Australian Open girls champion Townsend, the top seed, had the more difficult route, with a rare Coachella Valley spring rain storm on Friday forcing her to play both her semifinal and final matches on Saturday. She defeated unseeded
Mayo Hibi by a 7-6(0), 6-4 score in the morning's semifinal to book her place in the final opposite
Brooke Austin. Austin trailed No. 7 seed and
International Spring champion
Allie Kiick 5-1 when their semifinal match was suspended late Friday afternoon, but she came back Saturday morning to earn a 2-6, 6-2, 6-4 victory.
The unseeded Austin, 16, and Townsend, who would turn 16 in two days, hadn't played in over a year, primarily due to Austin's foot injury, which kept her out of the major ITF tournaments last fall and winter.
In the final, Austin opened with a break and took a 2-0 lead, only to lose the next four games, with multiple double faults in most of her service games. She didn't let that frustrate her however, and once Austin got the ball in play, she was pounding winners left and right. Down 2-4, Austin won the next four games to secure the first set, and Townsend knew she had to make changes.

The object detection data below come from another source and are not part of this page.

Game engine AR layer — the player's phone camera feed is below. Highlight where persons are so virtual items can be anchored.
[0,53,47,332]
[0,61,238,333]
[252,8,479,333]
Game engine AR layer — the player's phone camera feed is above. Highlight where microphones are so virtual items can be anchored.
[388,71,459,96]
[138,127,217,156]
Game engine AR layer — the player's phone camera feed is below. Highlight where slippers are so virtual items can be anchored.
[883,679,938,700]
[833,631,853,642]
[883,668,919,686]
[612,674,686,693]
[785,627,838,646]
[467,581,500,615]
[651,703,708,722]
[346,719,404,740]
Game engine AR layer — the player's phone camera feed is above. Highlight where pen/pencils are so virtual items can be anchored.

"I was really upset at the end of the first because I had it at 4-2," said Townsend, a Stockbridge, Ga. resident who trains at the USTA's National Center in Boca Raton. "I went on the side, read my notes, closed my eyes and calmed down, tried to take it slower. She likes to rush, so I tried to take it slow and relax."
Austin takes the ball on the rise, which gives her opponent no opportunity to read and react to the ball, and she also wastes little time between points, which leads to the feeling she is always in control. In the second set however, Townsend found her own rhythm, and reeled off nine consecutive games to take a 3-0 lead in the third set.

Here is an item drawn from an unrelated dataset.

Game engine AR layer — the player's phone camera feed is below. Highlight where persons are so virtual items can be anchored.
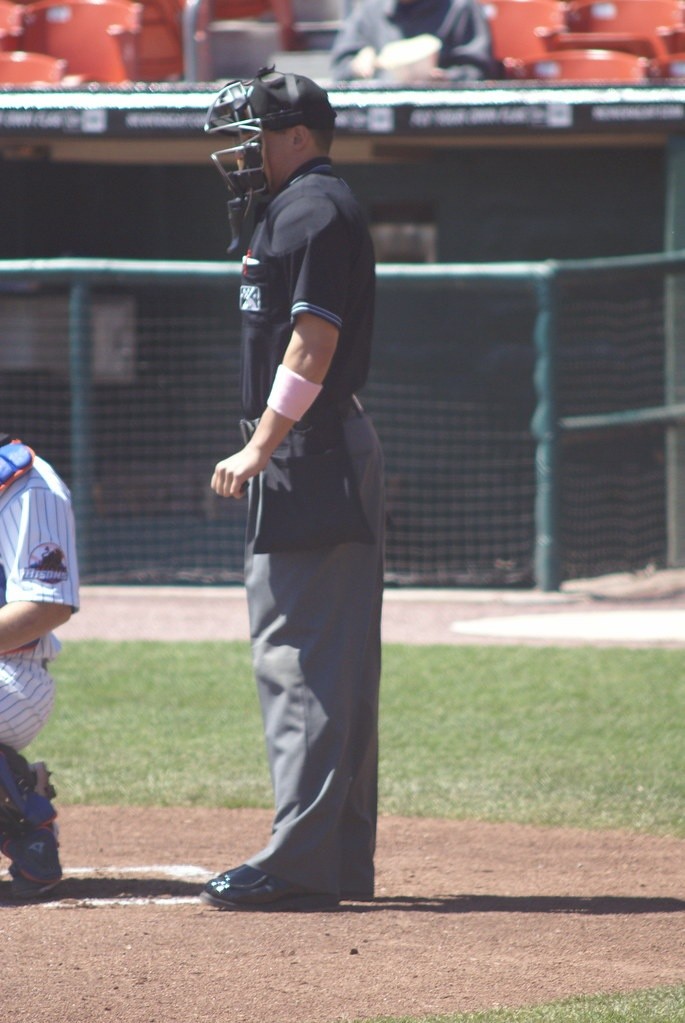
[0,431,80,897]
[198,66,388,912]
[328,0,497,82]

"Taylor played really well the second set," said Austin, an Indianapolis resident who won the Easter Bowl 14s title in 2009. "I didn't play as well. But I was just trying to stay aggressive, and hopefully it would work, which it did a little bit."
Austin got back into the match in the third game of the final set, and although Townsend fought off two break points by serving and volleying to take that 3-0 lead, Austin had demonstrated she wasn't going away. She held and broke to get back on serve at 2-3 but that stretch of four straight breaks didn't end until Townsend served for the match at 5-3.
Townsend started with a double fault and was down 15-30 after Austin's return - her best shot all week - produced another winner. But Austin missed a forehand, then a backhand volley, giving Townsend a match point, which the left-hander converted when Austin missed on her forehand volley.
"When she would step in on the second serves, she was really putting a lot of pressure on me," said Townsend, who adjusted her serve in response to the winds that were gusting over 30 mph. "When she was hitting flat, directing it to my backhand, I wasn't getting to any of those shots, so I had to come up with some first serves, or some better second serves, which is what I did to close it out."